(Beginning of Document segment)
Christianity is reasonable, says Dr. Georgia Purdom, who has a PhD in molecular genetics and is a Christian. In a recent interview, Purdom emphasized that Christianity and science are compatible, and she warned Christians to consider the theological consequences of trying to reconcile evolution with the teachings of the Bible.
“One of the things I want to help people try to understand is that Christians have a reasoned faith. I think a lot of people characterize Christians as having a blind faith,” said Dr. Purdom, speaking to Billy Hallowell on PureFlix’s “Answering Atheists.”
Dr. Georgia Purdom Offers Some Answers
Hallowell began the interview by mentioning that people often object to Christianity on the grounds that it requires faith and is therefore not compatible with science, which is based on logic and reason. The implication is that Christians have to be intellectually dishonest in order to believe in God. Purdom, who is a creationist, countered by saying that the way the Bible presents the world is supported, not contradicted, by what science tells us.
For example, said Purdom, because the Bible presents human beings and chimpanzees as separate species, this is what we should expect to find science saying. One of the arguments people sometimes bring up against this idea is that chimps and humans share a great deal of the same DNA, with there being only a one or two percent difference. But, said Purdom, that is only true if you examine certain parts of the DNA. If you look at DNA as a whole, “The most recent studies say we’re about 20 percent different.”
This amount of difference is too much for evolution to account for in its proposed timeframe. And even apart from that, said Purdom, “Mutations don’t change one kind of organism into another, no matter how much time you give it.” What mutations do is cause deterioration, disease and death. “So,” she said, “there’s just no mechanism to do what evolutionists need done, so to speak.”
Another common objection to the idea that all people descended from Adam and Eve is that the entire human race could not have come from two people. Purdom said this argument is based on the assumption that we must account for vast genetic diversity among people. But, she said, geneticists know that each person is only 0.1 percent different from another. So, “There’s really not that much difference between any two humans,” and it is not unthinkable that the human race began with two people.
In the interview, Purdom emphasized the importance of Christians thinking through the consequences of accepting theistic evolution, which says God guided evolutionary processes. Believing in evolution, said Purdom, leads to a lot of “theological problems” that she believes many Christians have not fully considered.
(End of Document segment)
(Beginning of Data shown)
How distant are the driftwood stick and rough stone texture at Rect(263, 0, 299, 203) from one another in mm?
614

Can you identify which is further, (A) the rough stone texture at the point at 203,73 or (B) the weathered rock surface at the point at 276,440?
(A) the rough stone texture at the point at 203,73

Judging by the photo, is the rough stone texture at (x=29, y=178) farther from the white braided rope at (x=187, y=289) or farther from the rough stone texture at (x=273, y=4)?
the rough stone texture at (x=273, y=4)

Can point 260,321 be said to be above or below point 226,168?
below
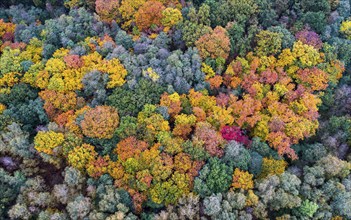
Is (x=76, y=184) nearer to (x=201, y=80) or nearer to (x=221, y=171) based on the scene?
(x=221, y=171)

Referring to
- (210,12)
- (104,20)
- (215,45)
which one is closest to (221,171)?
(215,45)

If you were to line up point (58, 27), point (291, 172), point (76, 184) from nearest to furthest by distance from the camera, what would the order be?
point (76, 184) < point (291, 172) < point (58, 27)

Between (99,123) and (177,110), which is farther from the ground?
(177,110)

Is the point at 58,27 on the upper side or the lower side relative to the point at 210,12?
lower

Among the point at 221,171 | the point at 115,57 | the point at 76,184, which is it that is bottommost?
the point at 76,184

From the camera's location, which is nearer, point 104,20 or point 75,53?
point 75,53

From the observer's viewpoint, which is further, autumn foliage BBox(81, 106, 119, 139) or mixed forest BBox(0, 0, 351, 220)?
autumn foliage BBox(81, 106, 119, 139)

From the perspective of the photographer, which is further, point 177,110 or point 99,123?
point 177,110

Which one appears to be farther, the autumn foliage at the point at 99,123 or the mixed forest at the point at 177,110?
the autumn foliage at the point at 99,123
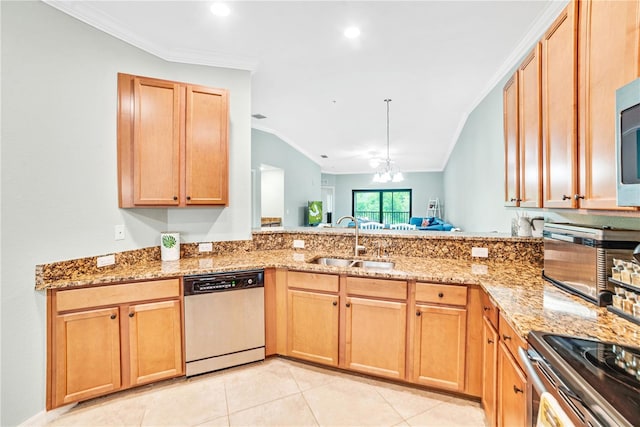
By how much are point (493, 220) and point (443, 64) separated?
6.38 ft

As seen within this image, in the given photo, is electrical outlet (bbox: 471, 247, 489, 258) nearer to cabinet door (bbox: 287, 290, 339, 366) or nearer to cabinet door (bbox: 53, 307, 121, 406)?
cabinet door (bbox: 287, 290, 339, 366)

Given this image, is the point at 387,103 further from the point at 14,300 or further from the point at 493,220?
the point at 14,300

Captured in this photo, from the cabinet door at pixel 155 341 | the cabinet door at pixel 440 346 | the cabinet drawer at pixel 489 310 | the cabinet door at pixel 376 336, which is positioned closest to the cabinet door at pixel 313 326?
the cabinet door at pixel 376 336

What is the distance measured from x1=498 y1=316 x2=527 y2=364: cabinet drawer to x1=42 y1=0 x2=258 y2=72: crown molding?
2.97m

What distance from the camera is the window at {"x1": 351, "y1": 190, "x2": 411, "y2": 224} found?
1161 centimetres

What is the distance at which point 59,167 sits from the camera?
6.66ft

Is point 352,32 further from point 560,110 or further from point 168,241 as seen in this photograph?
point 168,241

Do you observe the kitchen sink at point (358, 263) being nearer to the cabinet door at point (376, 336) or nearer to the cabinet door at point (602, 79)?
the cabinet door at point (376, 336)

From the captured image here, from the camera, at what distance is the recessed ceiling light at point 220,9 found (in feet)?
6.94

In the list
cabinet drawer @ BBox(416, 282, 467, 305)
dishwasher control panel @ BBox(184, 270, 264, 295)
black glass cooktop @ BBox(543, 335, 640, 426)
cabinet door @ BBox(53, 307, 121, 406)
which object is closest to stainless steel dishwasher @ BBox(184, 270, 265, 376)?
dishwasher control panel @ BBox(184, 270, 264, 295)

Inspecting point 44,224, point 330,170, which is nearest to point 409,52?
point 44,224

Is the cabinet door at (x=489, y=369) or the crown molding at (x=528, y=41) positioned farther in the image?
the crown molding at (x=528, y=41)

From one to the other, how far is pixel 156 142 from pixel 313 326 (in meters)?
1.98

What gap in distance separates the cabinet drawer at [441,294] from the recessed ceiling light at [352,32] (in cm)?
208
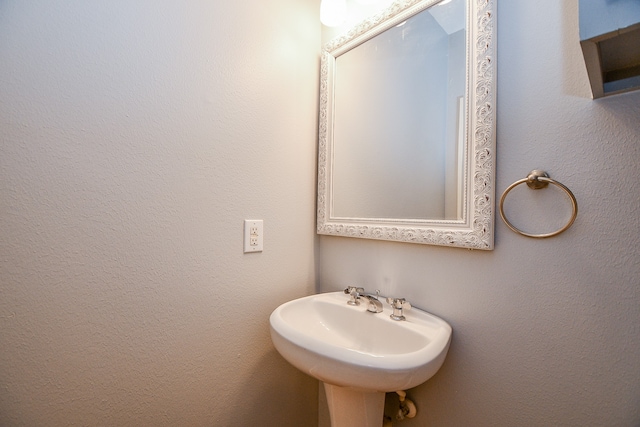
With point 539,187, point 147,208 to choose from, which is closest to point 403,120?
point 539,187

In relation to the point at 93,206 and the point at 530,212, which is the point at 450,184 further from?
the point at 93,206

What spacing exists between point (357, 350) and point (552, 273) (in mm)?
525

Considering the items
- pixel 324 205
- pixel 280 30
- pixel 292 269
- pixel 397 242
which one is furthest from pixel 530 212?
pixel 280 30

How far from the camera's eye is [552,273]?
627 millimetres

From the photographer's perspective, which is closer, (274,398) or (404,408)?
(404,408)

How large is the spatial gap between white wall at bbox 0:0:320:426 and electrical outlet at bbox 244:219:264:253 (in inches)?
1.1

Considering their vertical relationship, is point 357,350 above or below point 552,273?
below

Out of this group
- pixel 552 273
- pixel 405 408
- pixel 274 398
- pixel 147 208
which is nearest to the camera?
pixel 552 273

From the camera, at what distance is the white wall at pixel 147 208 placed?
0.59m

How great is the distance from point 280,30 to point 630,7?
0.98 meters

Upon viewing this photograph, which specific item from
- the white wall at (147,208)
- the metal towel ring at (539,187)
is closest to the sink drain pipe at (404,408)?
the white wall at (147,208)

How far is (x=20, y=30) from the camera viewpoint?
0.58 m

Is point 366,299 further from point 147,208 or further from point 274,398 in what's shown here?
point 147,208

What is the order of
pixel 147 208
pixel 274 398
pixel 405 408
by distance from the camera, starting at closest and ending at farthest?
pixel 147 208 < pixel 405 408 < pixel 274 398
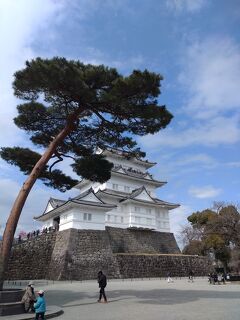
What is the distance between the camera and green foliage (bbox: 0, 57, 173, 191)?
1201 cm

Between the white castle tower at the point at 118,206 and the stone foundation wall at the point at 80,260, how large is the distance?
56.3 inches

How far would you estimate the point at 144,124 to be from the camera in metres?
(End of Data shown)
In the article about Dr. Georgia Purdom, how different are humans and chimpanzees when DNA is looked at as a whole, according to the most recent studies she cites? These items come from a different source than the article.

About 20 percent different.